Le Conseil supérieur de la magistrature (CSM) a lancé, mercredi à Kinshasa, l’évaluation du Système d’information de gestion des activités judiciaires (SIGAJ), première étape du vaste projet de digitalisation des tribunaux de commerce et des chambres commerciales des cours d’appel. Cette réforme, conduite en collaboration avec le ministère de la Justice et le projet TRANSFORM, vise à moderniser la justice commerciale en République démocratique du Congo et à renforcer la transparence dans la gestion des dossiers.
Présidée par le secrétaire permanent et porte-parole du CSM, Télesphore Nduba Kilima, cette séance de travail s’inscrit dans le cadre de l’application du décret de la Première ministre visant à améliorer le climat des affaires en RDC. Deux juridictions sont concernées par la phase pilote : le tribunal de commerce de Kinshasa/Gombe et celui de Matete.
Réunis autour d’une même table, les membres du secrétariat permanent du CSM, des experts du projet TRANSFORM, de la Cellule climat des affaires, du ministère de la Justice et des consultants spécialisés ont acté le lancement de cette évaluation du SIGAJ.
Pour Janvier Kiambu, expert juriste du projet TRANSFORM, il s’agit d’une étape essentielle.
« L’objet de cette séance de travail présidée par le secrétaire permanent du CSM était de lancer l’évaluation du système SIGAJ. Il existe déjà, et il s’agit aujourd’hui d’examiner comment le renforcer, l’adapter et le connecter au nouveau système de digitalisation des procédures commerciales que propose le projet TRANSFORM », a-t-il déclaré.
De son côté, le secrétaire permanent et porte-parole du CSM, Télesphore Nduba Kilima, a salué l’initiative qui vient renforcer un processus de modernisation déjà amorcé depuis plusieurs années.
« Ce programme de digitalisation des tribunaux de commerce va non seulement améliorer le climat des affaires, mais aussi renforcer la transparence dans la gestion des dossiers.

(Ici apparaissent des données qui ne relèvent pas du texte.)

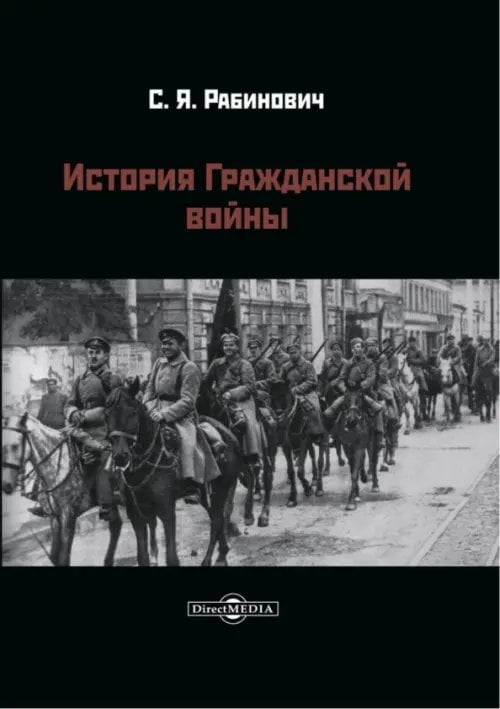 История Гражданской войны История Гражданской войны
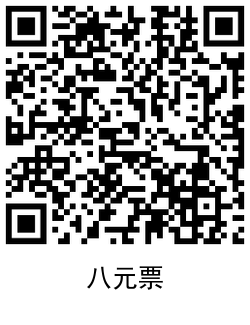 QRCode_20201003172621.png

Il s’inscrit dans la continuité de la vision que le Conseil supérieur de la magistrature développe depuis 2016 », a laissé entendre Télesphore Nduba Kilima.
Soutenu par le PNUD, le CSM met déjà en œuvre le SIGAJ, qui permet l’encodage des dossiers judiciaires dans l’ensemble des juridictions et parquets civils et militaires. Selon Télesphore Nduba Kilima, ce projet est déjà bien avancé.

Les discussions se poursuivront au sein d’une commission technique afin de préciser les étapes à suivre. Une nouvelle rencontre est d’ores et déjà annoncée pour la semaine prochaine.Avec la mise en place progressive de la digitalisation, les tribunaux de commerce et les chambres commerciales pourront bientôt fonctionner avec plus de transparence, d’efficacité et de célérité, répondant ainsi aux attentes du secteur privé et des investisseurs dans un pays où la sécurité juridique est un pilier fondamental pour l’attractivité économique.